The hijacking of a previously passed House Bill by Senate Majority Leader Harry Reid in order to get around the Origination Clause was explained by Michael Patrick Leahy in his book Covenant of liberty:
On September 17, 2009 Congressman Charlie Rangel introduced a bill in the House, HR 3590, the “Service Members Home Ownership Tax Act of 2009,” whose purpose was to “to amend the Internal Revenue Code of 1986 to modify the first-time homebuyers credit in the case of members of the Armed Forces and certain other Federal employees.”
The bill passed the House on October 8 by a 416-0 vote.
On November 19, Harry Reid introduced his own version of HR 3590 in the Senate. He took the bill that had been unanimously passed by the House, renamed it the Patient Protection And Affordable Care Act, deleted all its contents after the first sentence and replaced it with totally different content.
What followed was the first pass of the Senate version of Obamacare.
When the Sissel lawsuit was first considered by the District Court, it was immediately dismissed, with the court claiming that the Origination Clause challenge failed because the bill enacting the individual mandate was not a bill for raising revenue, and that even if the bill enacting the individual mandate were a bill for raising revenue, the Origination Clause challenge failed because the Senate bill was an amendment to a bill that had originated in the House. This is how judicial worthies, with a vested interest in the status quo, twist the law and dance around the intent of the Constitution in order to arrive at a foregone conclusion.
When PLF appealed, the three-judge panel claimed that the ACA was not a bill for raising revenue and was therefore not subject to the restriction that all revenue bills must originate in the House according to the Constitution. Therefore, ruled the trio, there was no reason for them even to consider whether the bill originated in the House or the Senate in the first place.
The only problem with that type of thinking, however, according to PLF's principal attorney Paul Beard, is the original decision by Roberts in NFIB that ObamaCare's mandate is a tax. After all, said Beard: “If the charge for not buying insurance is seen as a federal tax, then a new question must be asked. When lawmakers passed the ACA, with all its taxes, did they follow the Constitution's procedures for revenue increases? The Supreme Court wasn't asked and didn't address this question in the NFIB case. The question of whether the Constitution was obeyed needs to be litigated.”

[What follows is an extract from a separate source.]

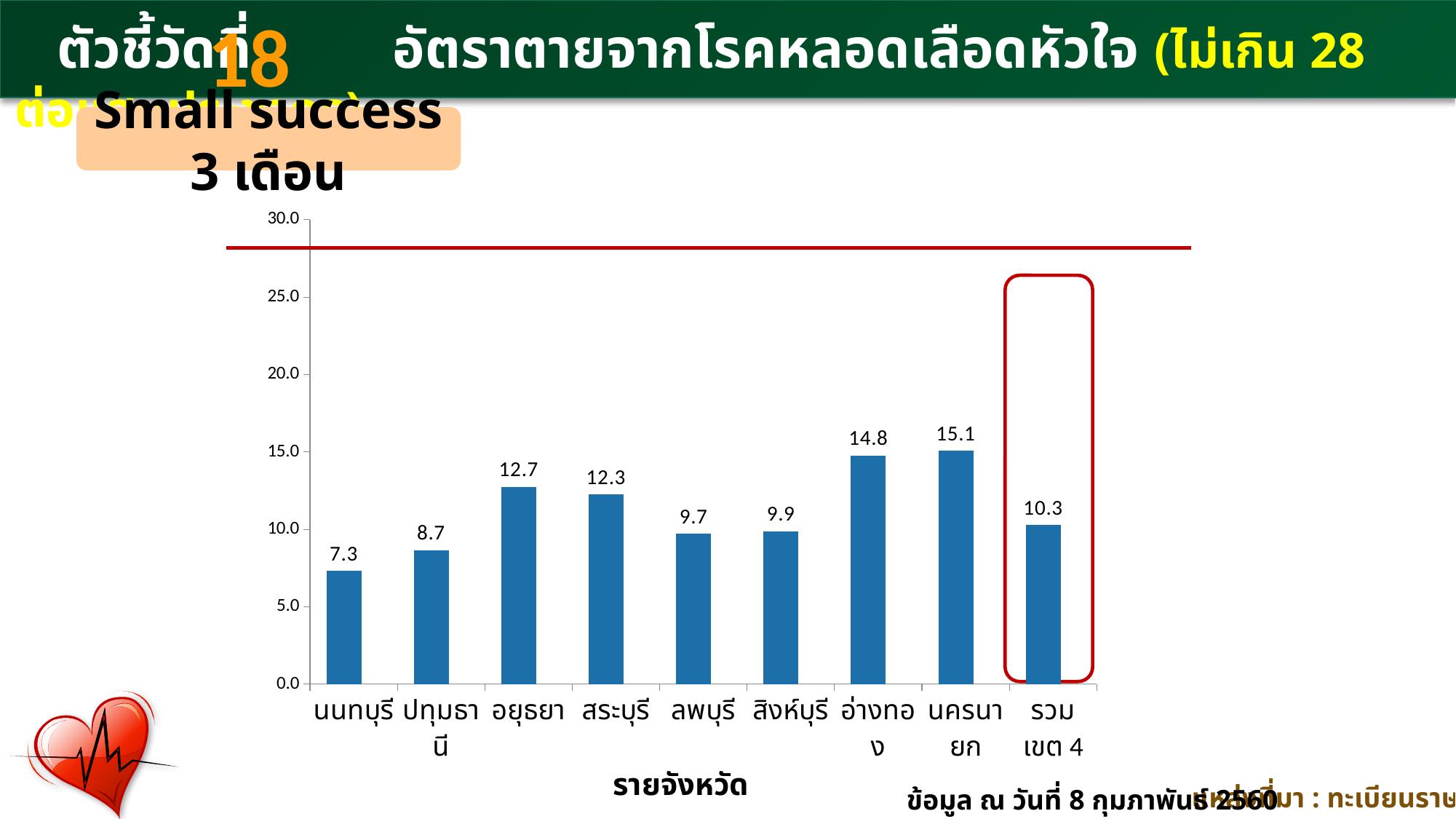
What is the value for นนทบุรี? 7.3 What is the value for อ่างทอง? 14.8 How many bars are plotted in the chart? 9 Is the value for สิงห์บุรี greater or less than 10.0? less Which category has the lowest value? นนทบุรี What is the difference between the values for นครนายก and นนทบุรี? 7.8 Which category has the highest value? นครนายก What kind of chart is shown on the slide? bar chart Which is larger, the value for ปทุมธานี or the value for ลพบุรี? ลพบุรี What is the value for รวมเขต 4? 10.3 What is the difference between the values for อยุธยา and สระบุรี? 0.4 What is the x-axis title of the chart? รายจังหวัด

Assuming that Beard's appeal is also rejected by the full Appeals Court, Beard has promised to move it to the Supreme Court. This, of course, is the same court that soiled itself in the NFIB decision, which turned logic on its head, turning penalties into taxes and then ruling that the ACA was, after all, constitutional.
The freedom fight is not won or lost in a single issue or a single court case. Supreme Court rulings have been vacated in the past and they will be again. Freedom from unconstitutional oppression — the prize — is worth the candle.